Questão:
Responda com base no texto sobre fake news abaixo:
1. O que constituem as opiniões, segundo o texto?
2. De que forma opera o Sistema 1?
3. Como o texto define "metainformação"?

Texto para leitura:
+===+

Fatos são acontecimentos que podem ser comprovados, verificados, demonstrados por evidência e passíveis de refutação pela experiência. Opiniões, ao contrário, constituem crenças ou julgamentos subjetivos e variáveis, que dependem de seu emissor e intérprete.

Por que acreditamos tão facilmente em fake news?

E o Desembargador lança uma questão central na atualidade: mas, afinal, por que acreditamos tão facilmente em fake news? Não há uma resposta simples, disse ele.

Em primeiro lugar, deve-se ter em mente que o ser humano tende a acreditar naquilo que lhe é dito, mesmo quando tem boas razões para duvidar. A vida em sociedade seria extremamente difícil, senão impossível, se duvidássemos constantemente uns dos outros, explicou.

Viver em uma sociedade complexa e plural exige um considerável grau de confiança mútua. E faz sentido que assim seja, porque a comunicação humana é, em sua imensa maioria, honesta.

Além disso, há outra explicação fornecida pela psicologia da comunicação. Os estudos mostram que o cérebro humano funciona com dois sistemas distintos de pensamento: o Sistema 1, que opera de forma automática e rapidamente, com pouco esforço e o Sistema 2, no qual se processam atividades mentais mais laboriosas e complexas.

Embora tendamos a pensar que agimos de forma refletida, ponderada e calculada, com base no Sistema 2, que exige de nós esforço mental e reflexão, a verdade é que operamos na maior parte do tempo com o Sistema 1, fazendo associações rápidas e automáticas a partir de nossas impressões, sensações, emoções e crenças, agindo de forma intuitiva.

E é justamente por isso que somos suscetíveis a acreditar em notícias falsas, passada adiante logo após a leitura (apenas) do título, sem que tenhamos parado para ler e analisar seu conteúdo. E, o que é mais assustador: manteremos essa crença em alguma parte da nossa mente, mesmo que a notícia seja posteriormente desmentida.

E como nossa mente opera primordialmente pelo Sistema 1, estamos mais suscetíveis a acreditar na informação primária do que na "metainformação", ou seja, na informação sobre outra informação.

Duvidar da veracidade de uma informação ou notícia exige reflexão, esforço, uma postura mental ativa que não é exigida de nossa mente quando somos impactados pela notícia falsa. Em outras palavras, a primeira impressão é a que fica, mesmo que falsa.

Falando sobre a resistência humana em se confrontar com informações que contrariam suas próprias crenças, Andrade explica, com base nos estudos da psicologia da comunicação, que todos nós somos formados por ideias, sentimentos, crenças e convicções pessoais acerca do mundo que nos cerca.

+===+

Itens de um conjunto de dados
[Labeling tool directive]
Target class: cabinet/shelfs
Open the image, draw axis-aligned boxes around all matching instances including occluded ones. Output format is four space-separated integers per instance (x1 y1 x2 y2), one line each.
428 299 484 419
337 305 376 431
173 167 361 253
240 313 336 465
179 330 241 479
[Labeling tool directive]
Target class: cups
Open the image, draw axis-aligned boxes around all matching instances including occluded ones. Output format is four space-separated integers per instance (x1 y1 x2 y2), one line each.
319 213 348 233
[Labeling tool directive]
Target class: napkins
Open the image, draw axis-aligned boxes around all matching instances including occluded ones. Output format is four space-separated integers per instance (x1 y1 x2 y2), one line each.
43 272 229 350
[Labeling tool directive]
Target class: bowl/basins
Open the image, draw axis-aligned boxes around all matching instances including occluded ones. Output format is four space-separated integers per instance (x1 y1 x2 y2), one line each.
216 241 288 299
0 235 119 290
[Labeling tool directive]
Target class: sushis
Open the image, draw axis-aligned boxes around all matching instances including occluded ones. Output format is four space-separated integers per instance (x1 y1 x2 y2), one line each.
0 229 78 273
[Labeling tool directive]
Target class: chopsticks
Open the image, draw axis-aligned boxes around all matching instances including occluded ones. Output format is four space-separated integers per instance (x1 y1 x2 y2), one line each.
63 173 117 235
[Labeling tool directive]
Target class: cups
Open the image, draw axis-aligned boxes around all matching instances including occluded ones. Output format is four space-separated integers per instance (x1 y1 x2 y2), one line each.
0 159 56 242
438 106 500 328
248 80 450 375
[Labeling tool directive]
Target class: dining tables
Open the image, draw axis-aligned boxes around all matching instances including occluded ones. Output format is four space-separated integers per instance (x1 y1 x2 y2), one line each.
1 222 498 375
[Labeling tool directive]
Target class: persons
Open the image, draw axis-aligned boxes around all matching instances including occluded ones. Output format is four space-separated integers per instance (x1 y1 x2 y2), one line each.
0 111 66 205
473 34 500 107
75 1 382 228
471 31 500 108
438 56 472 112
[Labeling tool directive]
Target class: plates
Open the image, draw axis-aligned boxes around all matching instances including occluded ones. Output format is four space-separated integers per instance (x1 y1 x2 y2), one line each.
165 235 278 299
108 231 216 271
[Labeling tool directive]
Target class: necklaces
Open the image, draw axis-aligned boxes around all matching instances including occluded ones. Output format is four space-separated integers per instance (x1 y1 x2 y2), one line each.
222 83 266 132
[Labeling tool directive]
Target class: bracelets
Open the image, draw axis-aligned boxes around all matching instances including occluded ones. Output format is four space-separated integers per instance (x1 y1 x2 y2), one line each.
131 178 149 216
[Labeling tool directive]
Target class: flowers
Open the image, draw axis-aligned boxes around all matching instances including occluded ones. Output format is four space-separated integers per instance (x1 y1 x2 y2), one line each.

+===+

Resposta:
1. Constituem crenças ou julgamentos subjetivos e variáveis, que dependem de seu emissor e intérprete.
2. Opera de forma automática e rapidamente, com pouco esforço.
3. É a informação sobre outra informação.